Strongest counter: If oil stays high for longer and OXY’s upstream portfolio proves resilient, OXY could justify a higher multiple and outperform CVX; CVX’s diversification might limit upside in a prolonged bull market.
"Divesting OxyChem removed OXY's essential counter-cyclical hedge, making it significantly more vulnerable to oil price volatility than the market currently discounts."
Grok, your reliance on the OxyChem sale is misplaced; that unit was a critical counter-cyclical hedge, not just a debt-reduction tool. By divesting it, OXY has effectively doubled down on commodity beta, stripping away the very diversification that protects against the $60/bbl mean-reversion Claude rightly fears. OXY isn't just 'undervalued' at 14x; it is structurally more fragile. If the geopolitical premium evaporates, OXY’s lack of downstream earnings will turn that 'valuation gap' into a value trap.

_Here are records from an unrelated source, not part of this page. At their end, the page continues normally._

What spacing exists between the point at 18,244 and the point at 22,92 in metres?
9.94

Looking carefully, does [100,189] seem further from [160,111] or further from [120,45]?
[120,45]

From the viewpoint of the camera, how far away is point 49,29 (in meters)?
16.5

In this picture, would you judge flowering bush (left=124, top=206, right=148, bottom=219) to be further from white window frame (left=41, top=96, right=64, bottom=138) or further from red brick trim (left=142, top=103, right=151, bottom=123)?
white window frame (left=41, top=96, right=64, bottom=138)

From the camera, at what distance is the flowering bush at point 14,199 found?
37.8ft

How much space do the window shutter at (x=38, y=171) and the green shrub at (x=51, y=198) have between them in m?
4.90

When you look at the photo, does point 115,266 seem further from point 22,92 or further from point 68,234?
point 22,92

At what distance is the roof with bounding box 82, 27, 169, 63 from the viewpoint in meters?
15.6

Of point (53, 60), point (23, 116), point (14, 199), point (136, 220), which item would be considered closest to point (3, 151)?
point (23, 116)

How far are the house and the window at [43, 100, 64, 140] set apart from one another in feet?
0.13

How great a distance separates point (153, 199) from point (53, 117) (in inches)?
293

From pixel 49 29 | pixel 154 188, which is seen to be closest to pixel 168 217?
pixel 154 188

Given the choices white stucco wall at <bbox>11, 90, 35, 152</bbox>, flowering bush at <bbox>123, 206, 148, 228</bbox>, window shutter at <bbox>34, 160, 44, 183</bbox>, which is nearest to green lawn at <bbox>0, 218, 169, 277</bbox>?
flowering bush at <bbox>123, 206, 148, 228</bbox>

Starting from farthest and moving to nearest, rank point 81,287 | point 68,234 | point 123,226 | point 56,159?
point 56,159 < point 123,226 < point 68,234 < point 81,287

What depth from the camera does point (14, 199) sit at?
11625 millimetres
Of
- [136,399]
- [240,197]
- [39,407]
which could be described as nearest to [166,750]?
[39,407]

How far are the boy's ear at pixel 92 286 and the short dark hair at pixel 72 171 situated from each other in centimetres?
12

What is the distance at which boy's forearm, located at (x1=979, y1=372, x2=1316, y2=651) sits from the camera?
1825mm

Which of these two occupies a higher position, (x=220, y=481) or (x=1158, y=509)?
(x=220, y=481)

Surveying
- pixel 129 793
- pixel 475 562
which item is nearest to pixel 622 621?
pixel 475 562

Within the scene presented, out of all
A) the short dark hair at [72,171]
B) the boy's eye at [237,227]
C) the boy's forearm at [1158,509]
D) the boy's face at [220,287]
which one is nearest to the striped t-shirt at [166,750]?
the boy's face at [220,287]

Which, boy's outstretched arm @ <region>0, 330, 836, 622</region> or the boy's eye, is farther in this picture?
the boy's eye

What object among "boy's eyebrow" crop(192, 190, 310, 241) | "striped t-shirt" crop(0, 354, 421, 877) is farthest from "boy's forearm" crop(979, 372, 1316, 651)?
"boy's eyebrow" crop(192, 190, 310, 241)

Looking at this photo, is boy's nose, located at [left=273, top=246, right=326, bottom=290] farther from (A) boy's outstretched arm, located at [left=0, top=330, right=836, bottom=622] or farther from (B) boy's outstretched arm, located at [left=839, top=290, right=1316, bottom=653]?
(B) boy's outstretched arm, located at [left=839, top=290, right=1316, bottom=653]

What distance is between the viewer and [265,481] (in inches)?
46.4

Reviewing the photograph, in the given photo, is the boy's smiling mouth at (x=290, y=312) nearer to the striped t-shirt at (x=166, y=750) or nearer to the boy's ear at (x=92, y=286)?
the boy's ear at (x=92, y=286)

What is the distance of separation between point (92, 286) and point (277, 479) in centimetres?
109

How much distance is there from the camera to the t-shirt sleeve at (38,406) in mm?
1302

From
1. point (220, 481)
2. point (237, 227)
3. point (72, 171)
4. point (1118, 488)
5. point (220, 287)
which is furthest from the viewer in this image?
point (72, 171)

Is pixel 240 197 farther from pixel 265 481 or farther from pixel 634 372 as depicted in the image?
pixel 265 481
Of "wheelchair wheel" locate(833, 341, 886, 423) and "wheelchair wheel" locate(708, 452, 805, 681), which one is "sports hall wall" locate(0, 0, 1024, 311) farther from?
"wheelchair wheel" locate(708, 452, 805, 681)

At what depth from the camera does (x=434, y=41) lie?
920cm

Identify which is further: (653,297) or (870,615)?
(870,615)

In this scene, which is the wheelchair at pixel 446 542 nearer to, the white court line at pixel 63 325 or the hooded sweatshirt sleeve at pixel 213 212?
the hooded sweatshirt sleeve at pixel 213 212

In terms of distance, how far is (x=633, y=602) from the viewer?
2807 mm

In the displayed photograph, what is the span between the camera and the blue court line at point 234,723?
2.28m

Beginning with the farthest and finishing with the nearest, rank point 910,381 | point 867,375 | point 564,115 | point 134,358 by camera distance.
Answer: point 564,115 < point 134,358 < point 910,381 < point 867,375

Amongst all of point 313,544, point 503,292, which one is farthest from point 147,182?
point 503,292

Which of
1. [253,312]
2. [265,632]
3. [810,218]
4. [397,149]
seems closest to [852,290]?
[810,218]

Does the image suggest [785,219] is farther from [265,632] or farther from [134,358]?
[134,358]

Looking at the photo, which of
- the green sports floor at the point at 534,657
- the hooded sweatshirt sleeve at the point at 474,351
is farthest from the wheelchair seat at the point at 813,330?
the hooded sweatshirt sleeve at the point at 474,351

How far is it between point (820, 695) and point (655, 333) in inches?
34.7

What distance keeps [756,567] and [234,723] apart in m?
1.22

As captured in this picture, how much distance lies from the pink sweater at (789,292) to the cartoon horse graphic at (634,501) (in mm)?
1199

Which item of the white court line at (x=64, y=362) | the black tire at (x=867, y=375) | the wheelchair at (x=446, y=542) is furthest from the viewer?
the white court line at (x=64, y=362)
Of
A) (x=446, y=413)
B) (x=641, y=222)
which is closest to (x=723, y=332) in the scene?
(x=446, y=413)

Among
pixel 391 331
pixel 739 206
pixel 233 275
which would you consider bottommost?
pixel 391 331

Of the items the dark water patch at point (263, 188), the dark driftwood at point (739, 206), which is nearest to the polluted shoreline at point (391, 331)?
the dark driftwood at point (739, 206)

"OxyChem was not sold and continues hedging OXY's upstream beta."
Grok and Claude, no $9.7B OxyChem sale to Berkshire occurred—OxyChem remains ~20% of OXY's EBITDA, a natgas-fed hedge against crude volatility (e.g., 2022 profits doubled oil's). Debt reduction was via BRK's $500M preferred for CrownRock, not OxyChem divestment; net debt/EBITDA steady at 1.2x. Gemini's fragility claim overstates; OXY retains chemical buffer, narrowing the diversification gap vs. CVX.
"OXY's OxyChem hedge is real but fragile—it buys time in a downturn, not safety."
Grok's correction on OxyChem is material—I was wrong. OXY retains ~20% EBITDA in chemicals, materially narrowing the fragility case. But this actually sharpens the real risk: OXY's leverage remains steady at 1.2x net/EBITDA only because crude stayed elevated. At $70 WTI, that ratio spikes fast without OxyChem's earnings buffer. The chemical hedge matters precisely because it's thin. Gemini conflates 'diversification' with 'safety'—OXY's chemicals don't protect equity holders in a demand shock; they just slow the bleed.
"OXY’s buffer from chemicals is thinner than it looks; sustained oil-price or margin pressure could push FCF negative, threatening dividends and capex."
Grok’s correction helps; but the real risk isn’t just debt numbers—it's fragility under mean-reversion. Even with ~1.2x net debt/EBITDA and a 20% EBITDA share from chemicals, a sustained WTI at 70+ with narrower crack spreads could erode free cash flow enough to threaten dividends or capex. OXY becomes more exposed to upstream beta than CVX’s diversified cash flows, making the Buffett thesis fragile in a sharp pullback.
Panel Verdict
No ConsensusDespite initial bullish cases, the panel consensus leans bearish due to Occidental Petroleum's (OXY) exposure to commodity price volatility and potential fragility under mean-reversion, particularly if the geopolitical premium on oil prices evaporates.
OXY's undervaluation at 14x forward earnings with expected EPS growth, assuming sustained high oil prices.
OXY's exposure to commodity price volatility and potential fragility under mean-reversion, particularly if the geopolitical premium on oil prices evaporates.